_BRIEF_
Output, please, exactly those lines of the listing that come before the line with "category: wildebeest", along with that line itself.
##### DATA FOR THIS EXERCISE
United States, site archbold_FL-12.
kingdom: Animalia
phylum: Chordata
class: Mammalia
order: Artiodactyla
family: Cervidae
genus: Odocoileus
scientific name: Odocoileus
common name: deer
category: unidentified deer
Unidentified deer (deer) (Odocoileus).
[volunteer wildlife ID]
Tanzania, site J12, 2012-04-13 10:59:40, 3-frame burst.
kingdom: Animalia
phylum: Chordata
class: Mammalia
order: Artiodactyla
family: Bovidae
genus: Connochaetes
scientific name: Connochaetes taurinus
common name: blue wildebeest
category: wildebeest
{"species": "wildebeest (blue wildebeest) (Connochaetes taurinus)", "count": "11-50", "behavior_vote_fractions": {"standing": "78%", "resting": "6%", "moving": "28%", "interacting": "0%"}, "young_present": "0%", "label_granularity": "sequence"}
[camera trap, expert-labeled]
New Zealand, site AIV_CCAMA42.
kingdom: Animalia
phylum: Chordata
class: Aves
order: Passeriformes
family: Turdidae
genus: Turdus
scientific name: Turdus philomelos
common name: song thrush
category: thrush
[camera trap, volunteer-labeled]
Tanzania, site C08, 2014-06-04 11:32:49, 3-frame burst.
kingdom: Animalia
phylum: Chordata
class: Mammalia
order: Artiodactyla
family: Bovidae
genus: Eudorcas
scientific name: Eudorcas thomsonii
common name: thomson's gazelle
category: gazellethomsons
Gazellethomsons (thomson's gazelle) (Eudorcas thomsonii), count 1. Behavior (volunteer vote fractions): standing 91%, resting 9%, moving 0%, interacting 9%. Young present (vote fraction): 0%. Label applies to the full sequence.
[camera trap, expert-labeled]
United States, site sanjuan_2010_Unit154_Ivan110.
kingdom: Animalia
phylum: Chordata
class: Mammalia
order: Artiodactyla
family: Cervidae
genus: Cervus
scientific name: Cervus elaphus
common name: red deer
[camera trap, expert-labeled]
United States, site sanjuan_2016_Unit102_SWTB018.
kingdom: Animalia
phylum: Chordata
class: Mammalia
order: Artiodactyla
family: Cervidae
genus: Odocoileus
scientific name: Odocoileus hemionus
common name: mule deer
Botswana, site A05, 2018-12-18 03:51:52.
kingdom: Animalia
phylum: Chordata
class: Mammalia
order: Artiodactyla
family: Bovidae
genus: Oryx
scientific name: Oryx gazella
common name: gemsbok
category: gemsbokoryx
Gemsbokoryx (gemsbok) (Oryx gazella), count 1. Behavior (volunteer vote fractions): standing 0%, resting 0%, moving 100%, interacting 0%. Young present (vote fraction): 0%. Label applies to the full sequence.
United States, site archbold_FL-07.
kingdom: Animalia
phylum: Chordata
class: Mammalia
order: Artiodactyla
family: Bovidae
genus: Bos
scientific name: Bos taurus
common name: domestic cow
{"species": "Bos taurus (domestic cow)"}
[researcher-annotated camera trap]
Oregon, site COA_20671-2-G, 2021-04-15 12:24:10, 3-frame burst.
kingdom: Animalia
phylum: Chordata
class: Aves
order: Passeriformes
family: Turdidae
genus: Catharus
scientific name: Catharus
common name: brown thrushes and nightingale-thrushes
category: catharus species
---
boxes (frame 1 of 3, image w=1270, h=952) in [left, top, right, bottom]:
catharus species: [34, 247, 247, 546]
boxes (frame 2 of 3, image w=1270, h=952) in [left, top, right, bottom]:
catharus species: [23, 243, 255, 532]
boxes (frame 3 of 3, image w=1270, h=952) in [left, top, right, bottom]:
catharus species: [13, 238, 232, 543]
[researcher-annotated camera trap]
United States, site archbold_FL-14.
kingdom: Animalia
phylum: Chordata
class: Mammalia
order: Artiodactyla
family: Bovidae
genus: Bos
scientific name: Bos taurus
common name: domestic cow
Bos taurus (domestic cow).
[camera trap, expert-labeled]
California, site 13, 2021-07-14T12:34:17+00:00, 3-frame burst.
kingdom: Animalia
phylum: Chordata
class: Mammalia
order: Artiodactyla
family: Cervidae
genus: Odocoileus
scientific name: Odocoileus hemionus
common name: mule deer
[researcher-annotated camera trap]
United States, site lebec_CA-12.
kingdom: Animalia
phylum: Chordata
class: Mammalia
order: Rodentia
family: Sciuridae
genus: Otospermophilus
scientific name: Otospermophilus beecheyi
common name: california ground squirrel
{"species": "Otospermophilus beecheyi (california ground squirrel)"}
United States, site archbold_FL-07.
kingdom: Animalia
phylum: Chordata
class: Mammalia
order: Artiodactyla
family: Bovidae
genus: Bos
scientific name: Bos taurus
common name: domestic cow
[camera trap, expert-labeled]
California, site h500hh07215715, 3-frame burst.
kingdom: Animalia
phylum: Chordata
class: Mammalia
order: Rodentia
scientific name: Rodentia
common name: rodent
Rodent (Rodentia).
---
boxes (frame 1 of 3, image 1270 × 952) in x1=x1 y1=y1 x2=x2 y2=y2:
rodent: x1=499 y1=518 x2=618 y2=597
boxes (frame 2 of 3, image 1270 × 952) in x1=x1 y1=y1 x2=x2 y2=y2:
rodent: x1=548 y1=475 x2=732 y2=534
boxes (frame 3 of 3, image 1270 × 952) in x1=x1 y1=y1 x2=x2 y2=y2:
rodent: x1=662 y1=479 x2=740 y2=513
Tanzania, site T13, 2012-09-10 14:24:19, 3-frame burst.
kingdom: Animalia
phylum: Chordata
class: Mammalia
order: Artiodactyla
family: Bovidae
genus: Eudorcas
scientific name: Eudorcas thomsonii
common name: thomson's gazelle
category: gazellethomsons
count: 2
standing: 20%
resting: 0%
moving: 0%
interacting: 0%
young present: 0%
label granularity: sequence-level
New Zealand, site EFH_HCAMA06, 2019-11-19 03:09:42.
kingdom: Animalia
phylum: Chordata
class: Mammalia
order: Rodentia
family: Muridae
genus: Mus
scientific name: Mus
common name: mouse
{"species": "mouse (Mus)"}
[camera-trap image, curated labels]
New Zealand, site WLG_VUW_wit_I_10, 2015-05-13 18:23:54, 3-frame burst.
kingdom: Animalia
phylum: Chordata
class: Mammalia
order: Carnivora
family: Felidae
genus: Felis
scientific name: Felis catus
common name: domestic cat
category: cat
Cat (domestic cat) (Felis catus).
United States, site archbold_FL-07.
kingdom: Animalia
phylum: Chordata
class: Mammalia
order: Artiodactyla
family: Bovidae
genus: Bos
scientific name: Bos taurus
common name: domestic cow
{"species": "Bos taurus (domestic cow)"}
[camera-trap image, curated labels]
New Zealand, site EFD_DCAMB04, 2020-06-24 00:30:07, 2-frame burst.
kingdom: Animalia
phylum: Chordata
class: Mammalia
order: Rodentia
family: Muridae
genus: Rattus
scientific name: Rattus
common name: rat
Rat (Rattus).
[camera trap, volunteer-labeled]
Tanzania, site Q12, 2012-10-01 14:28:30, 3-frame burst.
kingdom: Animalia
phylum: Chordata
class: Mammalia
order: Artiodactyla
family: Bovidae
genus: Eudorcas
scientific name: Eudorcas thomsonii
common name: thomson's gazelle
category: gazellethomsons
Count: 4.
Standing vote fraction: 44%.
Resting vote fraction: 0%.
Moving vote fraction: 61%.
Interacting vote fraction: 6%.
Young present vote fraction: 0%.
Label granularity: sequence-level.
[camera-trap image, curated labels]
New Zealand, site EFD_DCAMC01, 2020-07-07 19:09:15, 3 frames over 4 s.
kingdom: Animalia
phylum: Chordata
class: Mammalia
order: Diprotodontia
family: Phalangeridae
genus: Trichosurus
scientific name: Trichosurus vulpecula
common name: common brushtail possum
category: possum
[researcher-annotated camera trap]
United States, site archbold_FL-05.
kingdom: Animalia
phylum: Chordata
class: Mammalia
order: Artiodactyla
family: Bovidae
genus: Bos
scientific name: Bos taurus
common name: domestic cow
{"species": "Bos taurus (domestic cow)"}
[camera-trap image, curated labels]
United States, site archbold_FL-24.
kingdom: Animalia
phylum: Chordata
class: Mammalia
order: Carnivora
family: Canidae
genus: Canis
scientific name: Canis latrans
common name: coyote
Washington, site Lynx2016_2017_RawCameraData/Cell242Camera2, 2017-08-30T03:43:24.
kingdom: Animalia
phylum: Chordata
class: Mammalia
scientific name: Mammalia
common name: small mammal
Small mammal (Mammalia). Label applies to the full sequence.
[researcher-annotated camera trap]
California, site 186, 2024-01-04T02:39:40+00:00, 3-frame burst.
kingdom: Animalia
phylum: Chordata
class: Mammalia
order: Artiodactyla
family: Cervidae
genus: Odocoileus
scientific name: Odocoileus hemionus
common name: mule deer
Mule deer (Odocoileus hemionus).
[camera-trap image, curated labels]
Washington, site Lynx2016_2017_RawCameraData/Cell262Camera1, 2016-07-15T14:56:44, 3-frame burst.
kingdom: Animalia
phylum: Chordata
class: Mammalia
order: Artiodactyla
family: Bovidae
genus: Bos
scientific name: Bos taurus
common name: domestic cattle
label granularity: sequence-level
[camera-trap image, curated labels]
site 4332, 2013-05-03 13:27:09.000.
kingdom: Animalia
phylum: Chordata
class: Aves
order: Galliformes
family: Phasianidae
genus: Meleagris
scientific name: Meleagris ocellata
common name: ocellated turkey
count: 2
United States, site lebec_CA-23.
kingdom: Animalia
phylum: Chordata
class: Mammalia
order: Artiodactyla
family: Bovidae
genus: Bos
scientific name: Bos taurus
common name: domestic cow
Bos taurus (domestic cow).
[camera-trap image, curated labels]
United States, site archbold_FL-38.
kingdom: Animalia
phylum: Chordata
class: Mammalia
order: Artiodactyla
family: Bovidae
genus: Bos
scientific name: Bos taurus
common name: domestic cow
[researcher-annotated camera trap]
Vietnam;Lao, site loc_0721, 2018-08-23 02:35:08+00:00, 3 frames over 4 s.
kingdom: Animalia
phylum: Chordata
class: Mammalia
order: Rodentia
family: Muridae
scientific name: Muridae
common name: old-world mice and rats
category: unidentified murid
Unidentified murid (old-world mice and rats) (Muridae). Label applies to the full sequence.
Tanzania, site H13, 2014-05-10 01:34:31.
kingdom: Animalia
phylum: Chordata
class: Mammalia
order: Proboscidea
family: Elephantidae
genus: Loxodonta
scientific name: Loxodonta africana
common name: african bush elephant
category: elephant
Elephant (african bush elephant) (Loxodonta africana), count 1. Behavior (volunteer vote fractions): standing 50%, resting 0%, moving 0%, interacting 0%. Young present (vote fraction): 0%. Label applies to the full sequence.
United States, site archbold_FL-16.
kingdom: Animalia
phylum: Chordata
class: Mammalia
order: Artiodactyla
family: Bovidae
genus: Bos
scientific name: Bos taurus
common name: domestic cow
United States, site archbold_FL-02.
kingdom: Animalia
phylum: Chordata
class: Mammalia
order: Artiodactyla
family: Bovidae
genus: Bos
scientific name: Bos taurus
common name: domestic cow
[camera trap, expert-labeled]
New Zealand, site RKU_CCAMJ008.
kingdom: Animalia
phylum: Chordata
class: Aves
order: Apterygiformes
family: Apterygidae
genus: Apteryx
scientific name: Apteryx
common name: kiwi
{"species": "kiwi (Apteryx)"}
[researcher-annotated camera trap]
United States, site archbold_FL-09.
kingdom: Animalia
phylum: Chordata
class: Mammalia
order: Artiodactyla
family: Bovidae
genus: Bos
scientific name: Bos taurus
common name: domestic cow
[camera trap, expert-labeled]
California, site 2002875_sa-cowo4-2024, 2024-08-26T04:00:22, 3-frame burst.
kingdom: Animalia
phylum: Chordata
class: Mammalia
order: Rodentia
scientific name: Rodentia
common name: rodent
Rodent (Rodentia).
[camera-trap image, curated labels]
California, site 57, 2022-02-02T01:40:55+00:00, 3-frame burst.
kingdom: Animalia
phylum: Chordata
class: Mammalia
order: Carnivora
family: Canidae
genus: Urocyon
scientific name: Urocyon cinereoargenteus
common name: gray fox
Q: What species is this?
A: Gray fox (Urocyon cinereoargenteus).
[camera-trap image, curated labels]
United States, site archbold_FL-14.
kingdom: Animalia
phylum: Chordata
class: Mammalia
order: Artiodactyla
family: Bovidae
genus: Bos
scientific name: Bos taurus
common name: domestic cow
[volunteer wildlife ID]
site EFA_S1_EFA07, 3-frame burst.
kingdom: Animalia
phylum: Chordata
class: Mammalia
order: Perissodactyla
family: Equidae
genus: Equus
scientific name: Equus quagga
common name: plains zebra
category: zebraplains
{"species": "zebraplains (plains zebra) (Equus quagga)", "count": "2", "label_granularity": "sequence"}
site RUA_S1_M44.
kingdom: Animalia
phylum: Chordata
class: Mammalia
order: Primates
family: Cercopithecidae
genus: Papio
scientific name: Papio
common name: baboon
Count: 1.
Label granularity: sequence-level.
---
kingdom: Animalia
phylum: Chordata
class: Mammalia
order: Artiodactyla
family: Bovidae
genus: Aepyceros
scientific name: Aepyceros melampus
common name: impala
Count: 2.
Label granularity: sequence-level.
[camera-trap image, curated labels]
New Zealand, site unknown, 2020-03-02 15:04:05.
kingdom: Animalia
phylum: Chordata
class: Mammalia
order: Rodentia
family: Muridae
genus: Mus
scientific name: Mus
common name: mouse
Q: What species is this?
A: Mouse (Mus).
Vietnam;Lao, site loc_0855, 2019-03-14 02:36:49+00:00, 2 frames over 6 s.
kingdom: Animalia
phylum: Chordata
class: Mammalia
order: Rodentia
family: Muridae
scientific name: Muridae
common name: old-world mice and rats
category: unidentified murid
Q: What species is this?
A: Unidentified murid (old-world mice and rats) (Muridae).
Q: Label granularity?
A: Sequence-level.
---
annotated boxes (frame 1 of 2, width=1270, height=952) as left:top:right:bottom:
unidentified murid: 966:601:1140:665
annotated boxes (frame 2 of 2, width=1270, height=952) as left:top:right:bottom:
##########
_ANSWER BOX_
United States, site archbold_FL-12.
kingdom: Animalia
phylum: Chordata
class: Mammalia
order: Artiodactyla
family: Cervidae
genus: Odocoileus
scientific name: Odocoileus
common name: deer
category: unidentified deer
Unidentified deer (deer) (Odocoileus).
[volunteer wildlife ID]
Tanzania, site J12, 2012-04-13 10:59:40, 3-frame burst.
kingdom: Animalia
phylum: Chordata
class: Mammalia
order: Artiodactyla
family: Bovidae
genus: Connochaetes
scientific name: Connochaetes taurinus
common name: blue wildebeest
category: wildebeest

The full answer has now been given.